Modelling changes between cellular compartments on a genealogy

We know that viruses like HIV can move in and out of different cellular and/or systemic compartments.  For instance, a few years ago, Perelson et al developed a three-compartment model to account for the decay in viral loads during antiretroviral therapy. Each compartment corresponds to a different type of cell, each with a different generation time.  The proportion of viruses produced by each compartment is also different.

It seems that we should be able to use a phylogenetic tree to derive equivalent estimates of the relative generation times of these cellular compartments and the proportions of each compartment.  How do we do this? Well, we can assume that for all viruses, the intrinsic mutation rate remains the same; however, a virus that is produced by a cell with a longer generation time will have a lower observed rate of mutation.  So, imagine a simple case in which there are only two cellular compartments, and viruses switch stochastically between one and the other. If close to 100% of the viruses come from one compartment, then almost all lineages will have the same observed rate.  Thus, we would expect that that a phylogeny of the viruses will look as though it agreed with a molecular clock.  As we increase the number of the viruses produced by the other compartment, we can expect to see greater deviation from the molecular clock.  As viruses move between compartments more rapidly, the overall rate along all lineages can be approximated by a weighted average of the two rates, and we return to a tree that looks clock-like.
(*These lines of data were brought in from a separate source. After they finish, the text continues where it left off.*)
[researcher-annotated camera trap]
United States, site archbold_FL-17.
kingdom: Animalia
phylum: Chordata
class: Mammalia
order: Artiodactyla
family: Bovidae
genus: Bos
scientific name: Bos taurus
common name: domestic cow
So there is a sweet spot where the rate of movement between compartments is sufficiently low, so that we are able to estimate the relative proportions and generation times of the different compartments based on the degree of deviation from the molecular clock.
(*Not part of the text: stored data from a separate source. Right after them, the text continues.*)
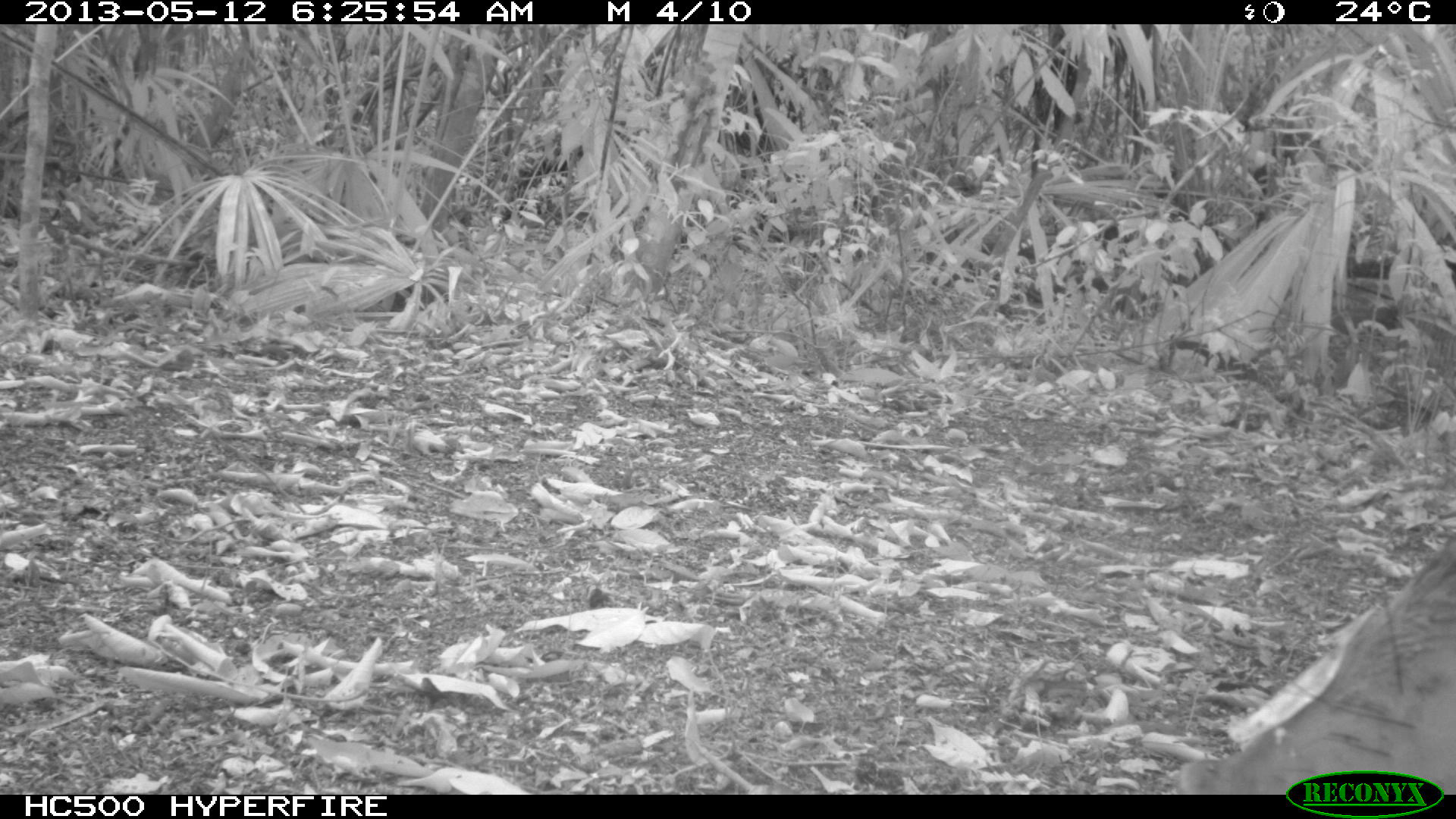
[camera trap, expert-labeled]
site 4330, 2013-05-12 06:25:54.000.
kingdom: Animalia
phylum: Chordata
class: Mammalia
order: Artiodactyla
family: Tayassuidae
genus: Tayassu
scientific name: Tayassu pecari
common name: white-lipped peccary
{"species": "Tayassu pecari (white-lipped peccary)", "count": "1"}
One can imagine that a simple solution may be to treat this as an example of the structured coalescent and incorporate migration.  But it turns out to be not so simple for two reasons.  First, when we sample the viral sequences to build our phylogeny (or more precisely our genealogy), we don’t know which compartment/cell these viruses were last in. In other words, we don’t know the “demes” or “areas” from which these viruses were sampled. Second, the observed substitution rates change depending on which “deme” or “area” the virus finds itself in.

So — this model of cellular compartments and differing generation times/mutation rates provides a mechanistic explanation for relaxed clock models when these are applied to viruses.  It also suggests that we should be able to develop a covarion-type analysis to figure out the relative proportions of the different compartments and their generation times. But how?